# Casper the Hamster (Needs Help:( )



## ArabiCoffee (Sep 3, 2010)

Hi all, I am a new member here, still dono how this thing works (hope i am writing this in the correct place)... 

Anyways... See, I am the proud owner of a cute male Syrian hamster. His name is Casper, and he's around 6 months of age. A couple of weeks ago, Capser suffered from what looked like wet tail; he had severe diarrhea, could barely move or open his eyes, one eye looked infected or something and stayed closed for a couple of days, he didn't eat or drink, but preferred to sleep for long hours with a hunched back. A vet seemed to give up on him and told me not to hope for much, but i didn't give up, I did my research, got the names of appropriate antibiotics and electrolytes, and bought him some. Around three days later, he was looking much more energetic, was eating and drinking again. He could open his eyes and move around; a progress that I was so grateful for. However, till this day, Casper still presents with a swollen and reddened penis, as well as a seriously red anus... I am not sure what to do about this, so I was wondering if anyone has any ideas that could help? 
All suggestions would be truly appreciated by me and my Casper...

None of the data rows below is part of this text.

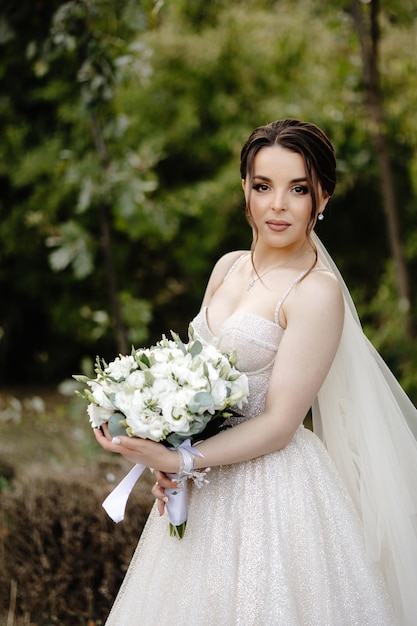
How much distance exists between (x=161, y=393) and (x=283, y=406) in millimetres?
342

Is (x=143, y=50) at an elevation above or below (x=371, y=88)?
below

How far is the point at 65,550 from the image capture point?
3488 millimetres

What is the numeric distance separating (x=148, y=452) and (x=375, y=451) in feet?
2.31

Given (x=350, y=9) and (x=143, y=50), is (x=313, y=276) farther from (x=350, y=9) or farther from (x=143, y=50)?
(x=350, y=9)

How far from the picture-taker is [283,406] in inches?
78.8

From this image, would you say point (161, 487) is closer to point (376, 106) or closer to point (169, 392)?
point (169, 392)

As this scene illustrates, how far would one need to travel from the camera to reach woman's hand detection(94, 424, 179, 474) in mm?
1896

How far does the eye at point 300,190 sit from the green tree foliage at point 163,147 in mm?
1899

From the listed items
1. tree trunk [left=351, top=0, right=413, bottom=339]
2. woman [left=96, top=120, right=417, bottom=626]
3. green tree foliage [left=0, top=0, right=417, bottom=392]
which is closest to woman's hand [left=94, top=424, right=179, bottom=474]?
woman [left=96, top=120, right=417, bottom=626]

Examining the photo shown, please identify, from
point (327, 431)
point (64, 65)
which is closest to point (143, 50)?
point (64, 65)

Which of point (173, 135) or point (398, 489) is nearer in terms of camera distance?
point (398, 489)

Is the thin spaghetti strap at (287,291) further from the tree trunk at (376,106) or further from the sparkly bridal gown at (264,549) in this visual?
the tree trunk at (376,106)

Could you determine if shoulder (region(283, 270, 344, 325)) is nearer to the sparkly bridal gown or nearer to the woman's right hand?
the sparkly bridal gown

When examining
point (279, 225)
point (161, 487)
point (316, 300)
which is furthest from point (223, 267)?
point (161, 487)
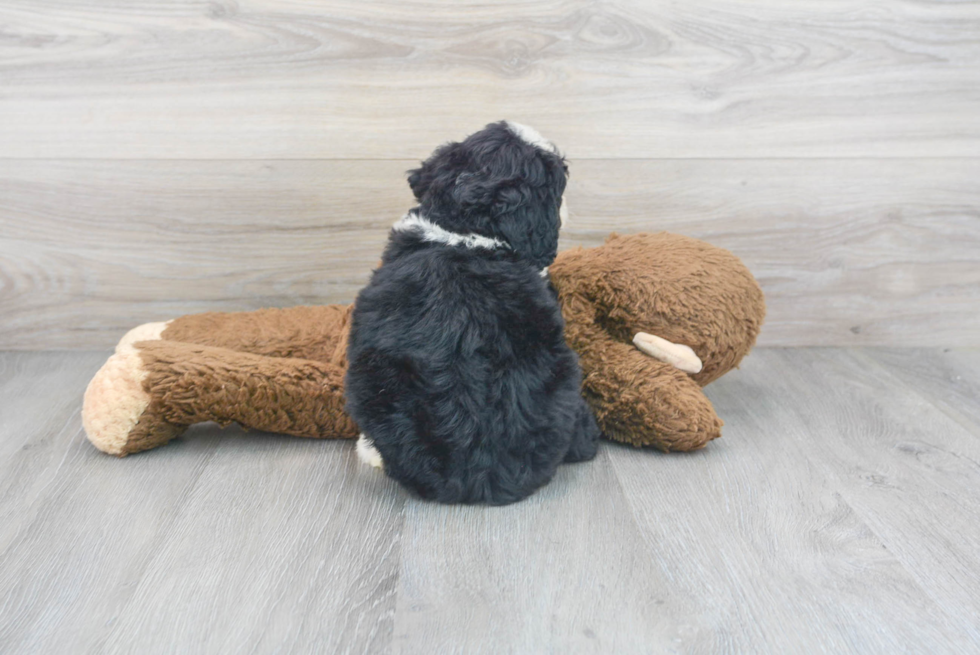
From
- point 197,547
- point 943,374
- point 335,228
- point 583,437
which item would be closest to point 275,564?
point 197,547

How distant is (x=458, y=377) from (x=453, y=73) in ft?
2.35

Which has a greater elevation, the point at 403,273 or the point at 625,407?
the point at 403,273

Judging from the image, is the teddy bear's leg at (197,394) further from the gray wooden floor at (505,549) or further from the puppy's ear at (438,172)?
the puppy's ear at (438,172)

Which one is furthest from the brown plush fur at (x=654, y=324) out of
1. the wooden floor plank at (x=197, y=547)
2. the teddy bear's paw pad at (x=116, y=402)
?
the teddy bear's paw pad at (x=116, y=402)

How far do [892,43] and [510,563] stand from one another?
3.99 feet

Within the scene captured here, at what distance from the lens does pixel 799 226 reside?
1506 millimetres

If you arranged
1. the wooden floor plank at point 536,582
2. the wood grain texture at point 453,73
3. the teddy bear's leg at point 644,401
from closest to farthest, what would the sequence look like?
the wooden floor plank at point 536,582, the teddy bear's leg at point 644,401, the wood grain texture at point 453,73

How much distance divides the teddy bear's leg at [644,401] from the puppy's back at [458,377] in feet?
0.56

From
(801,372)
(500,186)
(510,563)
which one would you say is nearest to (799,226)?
(801,372)

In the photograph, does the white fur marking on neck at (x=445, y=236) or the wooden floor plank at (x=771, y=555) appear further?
the white fur marking on neck at (x=445, y=236)

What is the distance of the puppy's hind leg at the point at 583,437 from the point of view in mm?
1038

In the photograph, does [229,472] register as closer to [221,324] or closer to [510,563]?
[221,324]

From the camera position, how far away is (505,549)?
2.81 ft

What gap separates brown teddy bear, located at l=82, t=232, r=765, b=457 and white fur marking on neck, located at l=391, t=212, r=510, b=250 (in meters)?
0.25
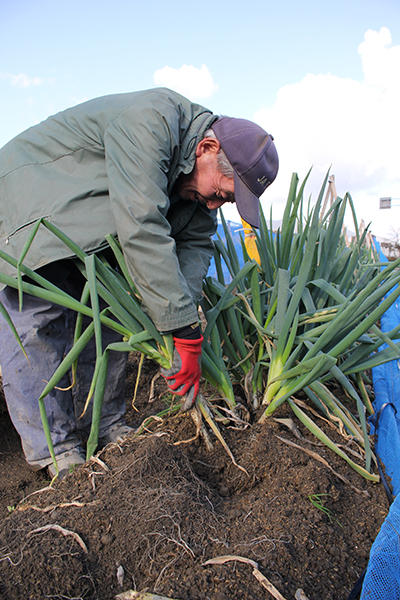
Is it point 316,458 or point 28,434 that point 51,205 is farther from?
point 316,458

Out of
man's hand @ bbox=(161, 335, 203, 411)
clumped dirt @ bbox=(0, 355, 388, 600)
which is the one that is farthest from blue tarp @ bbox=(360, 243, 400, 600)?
man's hand @ bbox=(161, 335, 203, 411)

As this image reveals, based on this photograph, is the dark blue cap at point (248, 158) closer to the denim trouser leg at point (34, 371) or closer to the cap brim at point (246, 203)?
the cap brim at point (246, 203)

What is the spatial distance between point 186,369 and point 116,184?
0.52 meters

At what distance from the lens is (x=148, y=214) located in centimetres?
113

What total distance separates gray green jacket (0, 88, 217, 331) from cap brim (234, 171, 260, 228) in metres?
0.15

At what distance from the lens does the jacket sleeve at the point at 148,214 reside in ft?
3.72

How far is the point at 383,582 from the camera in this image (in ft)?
2.27

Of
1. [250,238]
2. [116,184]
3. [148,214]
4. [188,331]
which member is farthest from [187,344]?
[250,238]

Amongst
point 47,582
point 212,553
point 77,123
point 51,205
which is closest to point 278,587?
point 212,553

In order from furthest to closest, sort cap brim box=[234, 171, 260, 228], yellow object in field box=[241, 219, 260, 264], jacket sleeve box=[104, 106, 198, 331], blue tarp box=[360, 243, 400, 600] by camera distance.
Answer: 1. yellow object in field box=[241, 219, 260, 264]
2. cap brim box=[234, 171, 260, 228]
3. jacket sleeve box=[104, 106, 198, 331]
4. blue tarp box=[360, 243, 400, 600]

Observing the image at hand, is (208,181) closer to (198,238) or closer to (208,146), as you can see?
(208,146)

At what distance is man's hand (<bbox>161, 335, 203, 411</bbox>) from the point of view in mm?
1177

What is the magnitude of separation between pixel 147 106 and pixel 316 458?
1.03m

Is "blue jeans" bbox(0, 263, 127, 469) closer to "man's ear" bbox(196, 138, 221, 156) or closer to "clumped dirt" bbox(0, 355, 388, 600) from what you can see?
"clumped dirt" bbox(0, 355, 388, 600)
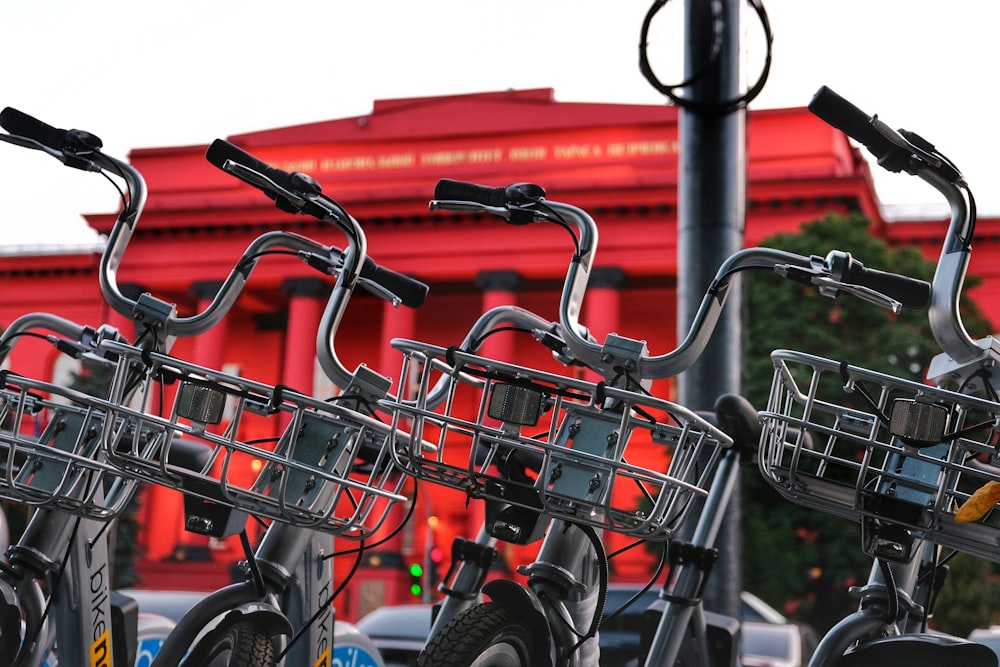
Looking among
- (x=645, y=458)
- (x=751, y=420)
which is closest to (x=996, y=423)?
(x=751, y=420)

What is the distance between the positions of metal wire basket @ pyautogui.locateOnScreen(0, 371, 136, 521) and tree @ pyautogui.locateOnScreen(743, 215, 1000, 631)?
9137 millimetres

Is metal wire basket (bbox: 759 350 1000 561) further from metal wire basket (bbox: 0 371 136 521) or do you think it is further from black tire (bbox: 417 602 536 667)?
metal wire basket (bbox: 0 371 136 521)

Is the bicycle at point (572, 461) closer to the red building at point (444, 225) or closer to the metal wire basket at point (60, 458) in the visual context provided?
the metal wire basket at point (60, 458)

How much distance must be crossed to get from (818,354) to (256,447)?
12.1m

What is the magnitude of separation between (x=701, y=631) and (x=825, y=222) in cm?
1384

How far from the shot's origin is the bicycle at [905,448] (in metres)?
1.86

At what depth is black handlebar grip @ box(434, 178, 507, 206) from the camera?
7.69ft

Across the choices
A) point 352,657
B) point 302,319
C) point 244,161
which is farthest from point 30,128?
point 302,319

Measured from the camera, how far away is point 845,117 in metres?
1.95

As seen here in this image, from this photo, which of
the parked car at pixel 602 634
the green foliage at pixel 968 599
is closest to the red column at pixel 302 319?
the green foliage at pixel 968 599

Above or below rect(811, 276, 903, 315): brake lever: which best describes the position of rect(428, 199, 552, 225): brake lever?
above

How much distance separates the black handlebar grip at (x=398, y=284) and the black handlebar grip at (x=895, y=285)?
1.02 metres

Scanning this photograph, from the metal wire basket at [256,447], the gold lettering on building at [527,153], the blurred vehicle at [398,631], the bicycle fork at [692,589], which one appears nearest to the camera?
the metal wire basket at [256,447]

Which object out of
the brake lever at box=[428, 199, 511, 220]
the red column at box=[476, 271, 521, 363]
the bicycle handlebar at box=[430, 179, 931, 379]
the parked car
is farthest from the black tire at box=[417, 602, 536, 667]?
the red column at box=[476, 271, 521, 363]
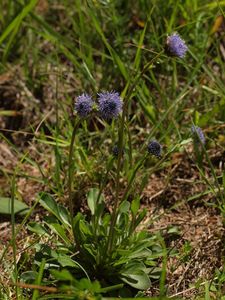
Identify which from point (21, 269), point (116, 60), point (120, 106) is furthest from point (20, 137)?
point (120, 106)

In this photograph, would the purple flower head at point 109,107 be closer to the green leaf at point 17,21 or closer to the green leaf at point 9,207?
the green leaf at point 9,207

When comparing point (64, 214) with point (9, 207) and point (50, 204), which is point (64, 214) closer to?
point (50, 204)

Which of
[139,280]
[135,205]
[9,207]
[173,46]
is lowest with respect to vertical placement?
[139,280]

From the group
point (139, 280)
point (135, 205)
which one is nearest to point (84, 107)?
point (135, 205)

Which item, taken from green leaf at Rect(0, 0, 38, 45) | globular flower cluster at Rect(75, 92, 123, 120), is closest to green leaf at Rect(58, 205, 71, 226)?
globular flower cluster at Rect(75, 92, 123, 120)

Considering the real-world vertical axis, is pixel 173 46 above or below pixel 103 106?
above

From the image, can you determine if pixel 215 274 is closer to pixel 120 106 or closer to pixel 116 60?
pixel 120 106

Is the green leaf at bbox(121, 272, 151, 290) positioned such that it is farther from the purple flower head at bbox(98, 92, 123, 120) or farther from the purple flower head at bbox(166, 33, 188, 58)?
the purple flower head at bbox(166, 33, 188, 58)

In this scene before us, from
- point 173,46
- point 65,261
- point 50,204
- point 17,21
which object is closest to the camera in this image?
point 173,46
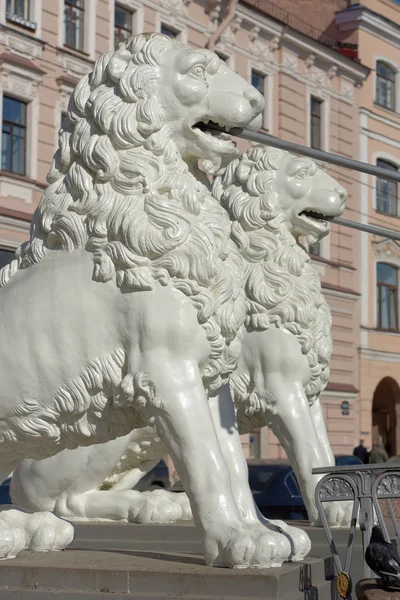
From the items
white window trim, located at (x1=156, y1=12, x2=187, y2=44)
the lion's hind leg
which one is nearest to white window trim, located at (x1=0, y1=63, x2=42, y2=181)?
white window trim, located at (x1=156, y1=12, x2=187, y2=44)

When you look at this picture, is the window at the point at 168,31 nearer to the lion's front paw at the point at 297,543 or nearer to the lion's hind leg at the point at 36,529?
the lion's hind leg at the point at 36,529

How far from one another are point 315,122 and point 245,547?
20.9 m

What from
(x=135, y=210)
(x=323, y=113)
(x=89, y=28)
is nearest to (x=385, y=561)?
(x=135, y=210)

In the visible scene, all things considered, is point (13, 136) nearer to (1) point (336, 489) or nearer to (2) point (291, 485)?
(2) point (291, 485)

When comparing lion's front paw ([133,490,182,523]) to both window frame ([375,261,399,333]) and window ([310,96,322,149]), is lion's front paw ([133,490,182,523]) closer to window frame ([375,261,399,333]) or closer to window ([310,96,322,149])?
window ([310,96,322,149])

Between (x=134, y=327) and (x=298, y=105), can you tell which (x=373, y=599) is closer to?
(x=134, y=327)

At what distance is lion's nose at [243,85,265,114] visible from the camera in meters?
4.64

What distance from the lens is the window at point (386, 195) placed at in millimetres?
25375

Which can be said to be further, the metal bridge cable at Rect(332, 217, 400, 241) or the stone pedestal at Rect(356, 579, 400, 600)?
the metal bridge cable at Rect(332, 217, 400, 241)

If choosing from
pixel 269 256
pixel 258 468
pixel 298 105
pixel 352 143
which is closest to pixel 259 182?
pixel 269 256

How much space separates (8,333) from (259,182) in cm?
231

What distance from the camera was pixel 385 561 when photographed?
3.84m

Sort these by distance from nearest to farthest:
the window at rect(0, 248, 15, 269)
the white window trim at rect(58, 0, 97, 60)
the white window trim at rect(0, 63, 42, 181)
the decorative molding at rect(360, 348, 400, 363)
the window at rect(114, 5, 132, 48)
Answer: the window at rect(0, 248, 15, 269), the white window trim at rect(0, 63, 42, 181), the white window trim at rect(58, 0, 97, 60), the window at rect(114, 5, 132, 48), the decorative molding at rect(360, 348, 400, 363)

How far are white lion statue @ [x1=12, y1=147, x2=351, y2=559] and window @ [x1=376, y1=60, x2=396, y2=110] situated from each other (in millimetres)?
20459
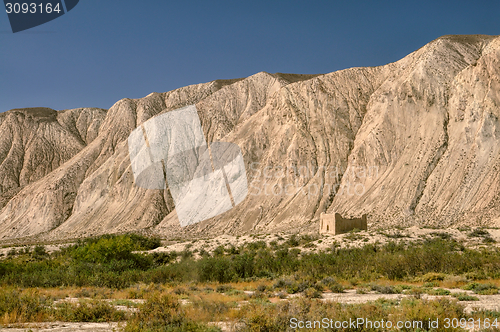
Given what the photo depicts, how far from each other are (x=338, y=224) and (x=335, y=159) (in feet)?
68.1

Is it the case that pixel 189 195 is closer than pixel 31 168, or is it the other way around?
pixel 189 195

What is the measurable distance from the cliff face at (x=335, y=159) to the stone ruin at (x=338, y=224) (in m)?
7.67

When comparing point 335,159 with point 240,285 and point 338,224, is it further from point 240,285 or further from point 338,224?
point 240,285

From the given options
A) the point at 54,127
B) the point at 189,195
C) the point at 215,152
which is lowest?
the point at 189,195

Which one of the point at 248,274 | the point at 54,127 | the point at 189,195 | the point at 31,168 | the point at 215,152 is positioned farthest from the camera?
the point at 54,127

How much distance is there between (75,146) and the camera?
9212 cm

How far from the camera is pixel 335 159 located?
2149 inches

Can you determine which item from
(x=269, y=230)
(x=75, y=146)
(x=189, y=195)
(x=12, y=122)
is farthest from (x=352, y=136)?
(x=12, y=122)

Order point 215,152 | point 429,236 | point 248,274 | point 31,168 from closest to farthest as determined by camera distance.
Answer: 1. point 248,274
2. point 429,236
3. point 215,152
4. point 31,168

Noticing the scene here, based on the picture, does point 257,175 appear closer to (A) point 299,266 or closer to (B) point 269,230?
(B) point 269,230

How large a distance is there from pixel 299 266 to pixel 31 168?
83.3 m

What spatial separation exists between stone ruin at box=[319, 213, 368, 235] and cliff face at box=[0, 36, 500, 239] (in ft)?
25.2

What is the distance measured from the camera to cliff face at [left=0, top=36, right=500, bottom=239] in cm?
4456

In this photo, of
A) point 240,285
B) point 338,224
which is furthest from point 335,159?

Plz forgive any spelling or grammatical mistakes you find up here, since yours truly is from Jordan, where English is a second language 

Thx a lot


----------



## Petitepuppet (May 30, 2009)

I would suggest taking him to see a diffrent vet.


----------



## niki87 (Nov 18, 2009)

Oh wow am impressed you kept with it and researched it and saved him!! The swollen might be soreness from the diarrhea...something soothing/steroid cream but I don't know so yes try a vet. Am impressed with you saving him though! xx


----------



## ArabiCoffee (Sep 3, 2010)

Thanks Petitepuppet and niki87 for ur quick replies 
Actually Niki I was also thinking that the swelling and the redness are probably caused by the diarrhea. But the thing is, In Jordan, vets seem much more experienced in bigger heavier animals, I still haven't found one who is well experienced in smaller more delicate ones like hammies.. That's why I am looking for answers online... sad but true :S

I'll research the use of creams and see if it could help  

again, thx guys


----------



## nattymariax (Sep 1, 2010)

I know it's difficult going to the vets with a hamster, it seems as though they are more experienced with bigger animals and tend to give the same advice with smaller animals like hamsters...
keep searching online maybe on some specialist hamster websites. Research and have a look for some creams that could sooth the rash and don't feed your hamster anything but it's normal museli mix and water.
I just found this page...take a look 
Hamsterific Hamster Illness Guide for Hamsters

I hope Casper gets better soon x


----------



## ArabiCoffee (Sep 3, 2010)

True true nattymariax, so I guess it is not the case in Jordan only, everyone seems to care more about bigger animals... but I guess that means we should do more of our own research...
I really appreciate the link u put in, I'll go through it now and see how I could use it 

Thx a lot :thumbup:


----------



## momentofmadness (Jul 19, 2008)

Ah he is so lucky to have you as an owner.. If you can't get a vet to look at him how bout a bit of bepanthen.. Its for nappy rash in babies.. 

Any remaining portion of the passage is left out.